### Reading passage
>>>

Okay, so his connection to cinema is specious at best. He starred in the first motion picture adaptation of the classic late ‘60s horror soap, and supposedly has a cameo in the new Tim Burton reboot. He appeared in a single TV movie, and Oliver Stone’s first full length feature (the schlocky Seizure). After that, nothing. No long running role on a nightly drama. No standing sitcom part as the quirky next door neighbor. Aside from personal appearances and stage work, Jonathan Frid was famous for one thing and one thing only - Dan Curtis’ insanely addictive Dark Shadows. As Barnabas Collins, the time-hopping vampire cursed with both a lust for blood and a romantic’s heart, he became an instant household icon. But beyond his supernatural stardom, there remained the typical actor’s tale.


Frid was born in Canada. He served in the military and graduated from McMaster University. He then attended The Royal Academy of Dramatic Arts in London, and received a Masters Degree in directing from Yale. While a student, he won a role in a play by William Snyder, and he would up spending the next three decades in the theater. Hoping to parlay his performances into a bit more financial gain (he planned on becoming an acting coach), Frid prepared to move to Hollywood. As luck would have it, his agent called informing him of the role on Shadows. Needless to say, he stayed put in NYC and, within weeks, became the talk of daytime television.

<<<

### Exercise A
Reproduce the part of the Jonathan Frid passage starting with "Okay, so his" and going on through "typical actor’s tale.".

### Material for this exercise
>>>

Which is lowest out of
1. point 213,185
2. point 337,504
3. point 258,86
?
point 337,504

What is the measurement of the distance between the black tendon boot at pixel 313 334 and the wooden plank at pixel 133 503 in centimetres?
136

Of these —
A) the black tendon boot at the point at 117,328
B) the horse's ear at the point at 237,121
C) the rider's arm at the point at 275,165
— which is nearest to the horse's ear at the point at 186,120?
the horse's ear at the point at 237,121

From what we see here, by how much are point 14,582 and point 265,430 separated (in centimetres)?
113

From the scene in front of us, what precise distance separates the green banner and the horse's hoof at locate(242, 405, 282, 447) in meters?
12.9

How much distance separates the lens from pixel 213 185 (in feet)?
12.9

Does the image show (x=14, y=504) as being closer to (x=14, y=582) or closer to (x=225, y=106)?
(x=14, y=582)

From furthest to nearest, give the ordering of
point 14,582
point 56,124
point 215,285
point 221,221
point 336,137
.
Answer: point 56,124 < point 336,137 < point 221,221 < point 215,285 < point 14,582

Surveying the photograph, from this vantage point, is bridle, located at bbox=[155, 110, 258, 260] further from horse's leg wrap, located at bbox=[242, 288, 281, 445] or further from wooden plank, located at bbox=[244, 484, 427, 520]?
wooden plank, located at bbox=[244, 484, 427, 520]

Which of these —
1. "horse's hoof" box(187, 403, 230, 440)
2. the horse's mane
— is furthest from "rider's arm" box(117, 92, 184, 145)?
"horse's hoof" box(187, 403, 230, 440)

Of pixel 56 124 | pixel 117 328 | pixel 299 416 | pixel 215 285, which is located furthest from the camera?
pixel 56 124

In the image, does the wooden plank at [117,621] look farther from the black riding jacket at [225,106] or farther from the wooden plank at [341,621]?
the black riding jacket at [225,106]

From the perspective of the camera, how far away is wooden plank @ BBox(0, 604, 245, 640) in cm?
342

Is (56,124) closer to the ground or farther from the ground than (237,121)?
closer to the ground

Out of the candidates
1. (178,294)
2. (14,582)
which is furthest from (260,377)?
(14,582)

<<<
>>>

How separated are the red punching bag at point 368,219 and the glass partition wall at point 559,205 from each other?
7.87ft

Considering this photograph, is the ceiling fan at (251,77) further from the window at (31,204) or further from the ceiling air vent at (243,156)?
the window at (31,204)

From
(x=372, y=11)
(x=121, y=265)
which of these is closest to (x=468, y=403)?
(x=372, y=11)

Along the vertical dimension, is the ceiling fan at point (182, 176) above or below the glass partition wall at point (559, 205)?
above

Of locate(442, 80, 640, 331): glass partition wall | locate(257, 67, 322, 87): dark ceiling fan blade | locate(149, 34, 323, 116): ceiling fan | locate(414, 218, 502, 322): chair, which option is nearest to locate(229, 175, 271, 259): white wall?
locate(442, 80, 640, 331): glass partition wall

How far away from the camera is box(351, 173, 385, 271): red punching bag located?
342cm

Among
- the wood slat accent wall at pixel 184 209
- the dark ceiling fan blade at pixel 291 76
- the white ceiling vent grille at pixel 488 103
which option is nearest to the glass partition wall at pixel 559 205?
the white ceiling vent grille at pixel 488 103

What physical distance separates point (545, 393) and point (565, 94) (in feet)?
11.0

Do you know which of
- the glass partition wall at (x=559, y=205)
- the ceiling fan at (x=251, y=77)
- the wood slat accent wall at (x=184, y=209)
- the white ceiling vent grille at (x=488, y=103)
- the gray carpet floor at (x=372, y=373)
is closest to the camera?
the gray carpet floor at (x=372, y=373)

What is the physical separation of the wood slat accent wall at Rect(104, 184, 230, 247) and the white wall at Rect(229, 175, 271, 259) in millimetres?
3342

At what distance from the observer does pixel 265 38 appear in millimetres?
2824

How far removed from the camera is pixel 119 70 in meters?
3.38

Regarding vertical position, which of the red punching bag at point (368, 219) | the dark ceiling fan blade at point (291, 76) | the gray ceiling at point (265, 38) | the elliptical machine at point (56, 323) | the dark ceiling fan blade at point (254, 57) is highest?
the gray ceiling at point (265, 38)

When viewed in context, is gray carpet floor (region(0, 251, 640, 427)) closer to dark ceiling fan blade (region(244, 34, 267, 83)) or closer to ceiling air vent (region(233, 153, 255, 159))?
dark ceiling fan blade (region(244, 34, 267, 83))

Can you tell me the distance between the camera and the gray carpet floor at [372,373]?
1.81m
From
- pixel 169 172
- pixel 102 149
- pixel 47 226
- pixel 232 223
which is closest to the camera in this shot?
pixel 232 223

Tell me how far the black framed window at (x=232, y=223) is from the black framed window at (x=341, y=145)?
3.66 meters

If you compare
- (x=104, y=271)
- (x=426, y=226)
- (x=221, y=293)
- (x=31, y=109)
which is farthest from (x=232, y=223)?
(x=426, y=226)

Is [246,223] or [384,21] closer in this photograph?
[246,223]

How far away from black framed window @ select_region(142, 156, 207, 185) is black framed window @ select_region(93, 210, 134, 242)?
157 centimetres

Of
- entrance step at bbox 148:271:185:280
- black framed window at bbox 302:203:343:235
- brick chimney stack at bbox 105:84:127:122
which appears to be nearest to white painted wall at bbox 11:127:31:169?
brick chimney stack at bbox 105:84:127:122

<<<

### Exercise B
Find each line in the records that contains the string "stack", and copy those lines.

### Exercise output A
Okay, so his connection to cinema is specious at best. He starred in the first motion picture adaptation of the classic late ‘60s horror soap, and supposedly has a cameo in the new Tim Burton reboot. He appeared in a single TV movie, and Oliver Stone’s first full length feature (the schlocky Seizure). After that, nothing. No long running role on a nightly drama. No standing sitcom part as the quirky next door neighbor. Aside from personal appearances and stage work, Jonathan Frid was famous for one thing and one thing only - Dan Curtis’ insanely addictive Dark Shadows. As Barnabas Collins, the time-hopping vampire cursed with both a lust for blood and a romantic’s heart, he became an instant household icon. But beyond his supernatural stardom, there remained the typical actor’s tale.

### Exercise output B
- brick chimney stack at bbox 105:84:127:122
brick chimney stack at bbox 105:84:127:122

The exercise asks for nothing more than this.